(Stored data)
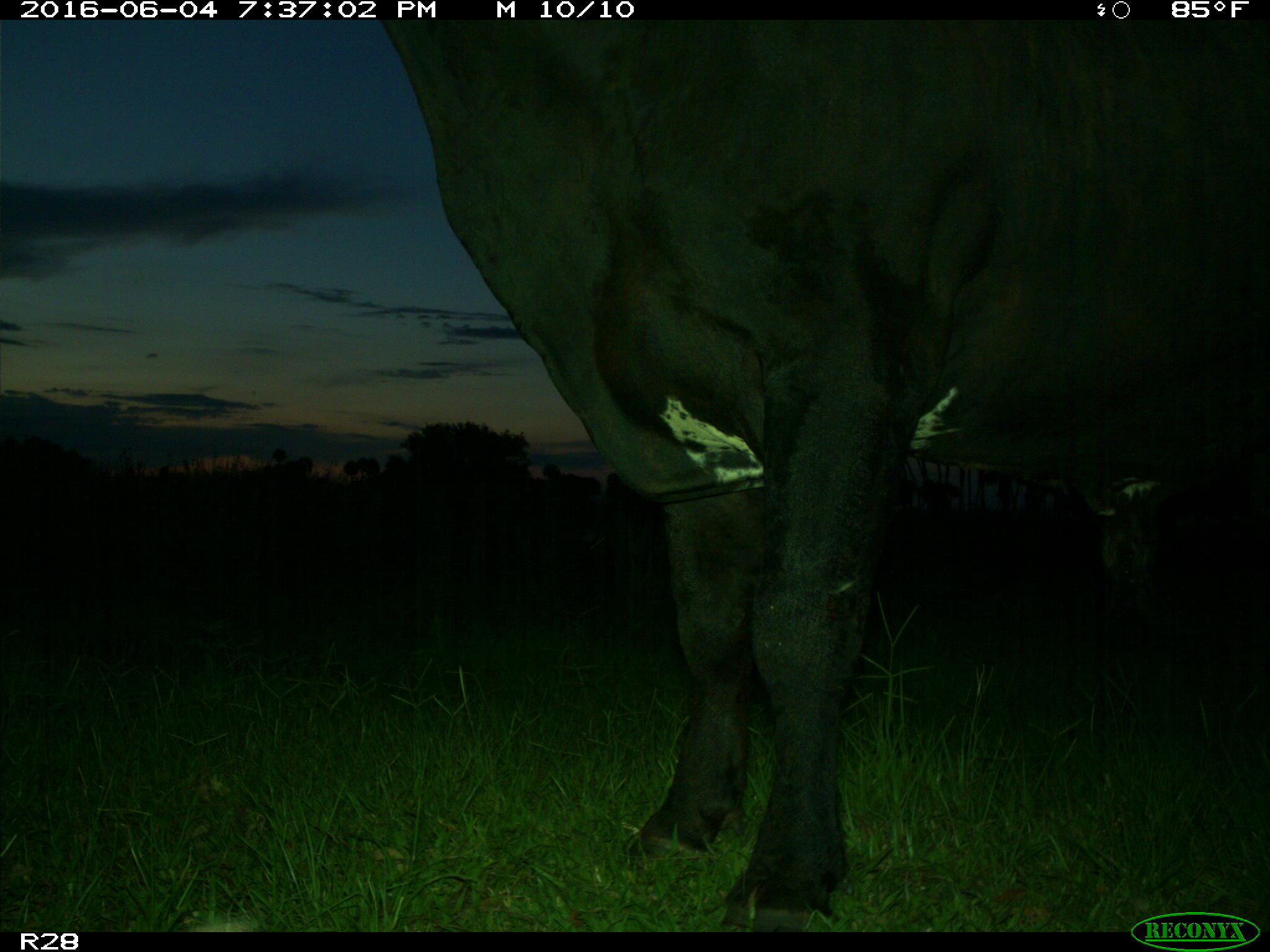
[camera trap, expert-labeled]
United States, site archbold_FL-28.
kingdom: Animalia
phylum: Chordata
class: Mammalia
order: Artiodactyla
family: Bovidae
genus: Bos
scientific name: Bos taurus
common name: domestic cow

### What you should do
Reproduce each entry precisely. Leave the pictures out.

### Answer section
[camera trap, expert-labeled]
United States, site archbold_FL-28.
kingdom: Animalia
phylum: Chordata
class: Mammalia
order: Artiodactyla
family: Bovidae
genus: Bos
scientific name: Bos taurus
common name: domestic cow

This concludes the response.